From 2002 to 2005, Hoppenstedt worked at Allianz.

==Member of the German Bundestag==
In his first parliamentary term from 2013 until 2017, Hoppenstedt served as member of the Committee on Legal Affairs and Consumer Protection as well as on the Sub-Committee on European Union Law. Within the Committee on Legal Affairs and Consumer Protection, he was the CDU/CSU parliamentary group's rapporteur on foreign affairs and development policy. In addition, he was an alternate member of the Committee on Foreign Affairs and a full member of the Parliamentary Friendship Group for Relations with Arabic-Speaking States in the Middle East, which is in charge of maintaining inter-parliamentary relations with Bahrain, Irak, Yemen, Jordan, Qatar, Kuwait, Lebanon, Oman, Saudi Arabia, Syria, United Arab Emirates and the Palestinian territories.

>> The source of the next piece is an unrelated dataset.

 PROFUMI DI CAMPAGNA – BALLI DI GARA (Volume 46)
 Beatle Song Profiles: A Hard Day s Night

In the negotiations to form a coalition government under the leadership of Chancellor Angela Merkel following the 2017 federal elections, Hoppenstedt was part of the working group on urban development, led by Bernd Althusmann, Kurt Gribl and Natascha Kohnen. In the formation of Merkel's fourth cabinet, he was appointed Minister of State for Bureaucracy Reduction and Federal-State Relations at the Federal Chancellery.

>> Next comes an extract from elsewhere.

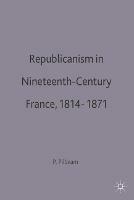 Republicanism in Nineteenth-Century France, 1814–1871 - Pamela Pilbeam - cover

Amid the COVID-19 pandemic in Germany, Hoppenstedt co-chaired – alongside Silvia Breher, Tobias Hans, Yvonne Magwas and Paul Ziemiak – the CDU's first ever digital national convention in 2021. For the 2021 elections, he was elected to lead the CDU campaign in Lower Saxony.

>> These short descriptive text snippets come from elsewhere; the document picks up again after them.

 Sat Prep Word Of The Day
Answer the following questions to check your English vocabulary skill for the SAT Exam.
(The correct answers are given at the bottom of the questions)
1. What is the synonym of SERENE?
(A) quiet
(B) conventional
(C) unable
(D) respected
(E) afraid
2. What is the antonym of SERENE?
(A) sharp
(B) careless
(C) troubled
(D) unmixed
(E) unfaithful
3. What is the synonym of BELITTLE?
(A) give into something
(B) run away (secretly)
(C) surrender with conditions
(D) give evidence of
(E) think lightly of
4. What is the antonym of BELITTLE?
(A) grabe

In the negotiations to form a Grand Coalition under the leadership of Friedrich Merz's Christian Democrats (CDU together with the Bavarian CSU) and the Social Democrats (SPD) following the 2025 German elections, Hoppenstedt was part of the CDU/CSU delegation in the working group on government reform and cutting red tape, chaired by Philipp Amthor, Daniela Ludwig and Sonja Eichwede.

==Other activities==
- Sparkasse Hannover, Member of the supervisory board (since 2011)
- BHW, Ombudsman (since 2016)

==Political positions==
In June 2017, Hoppenstedt voted against his parliamentary group's majority and in favor of Germany's introduction of same-sex marriage.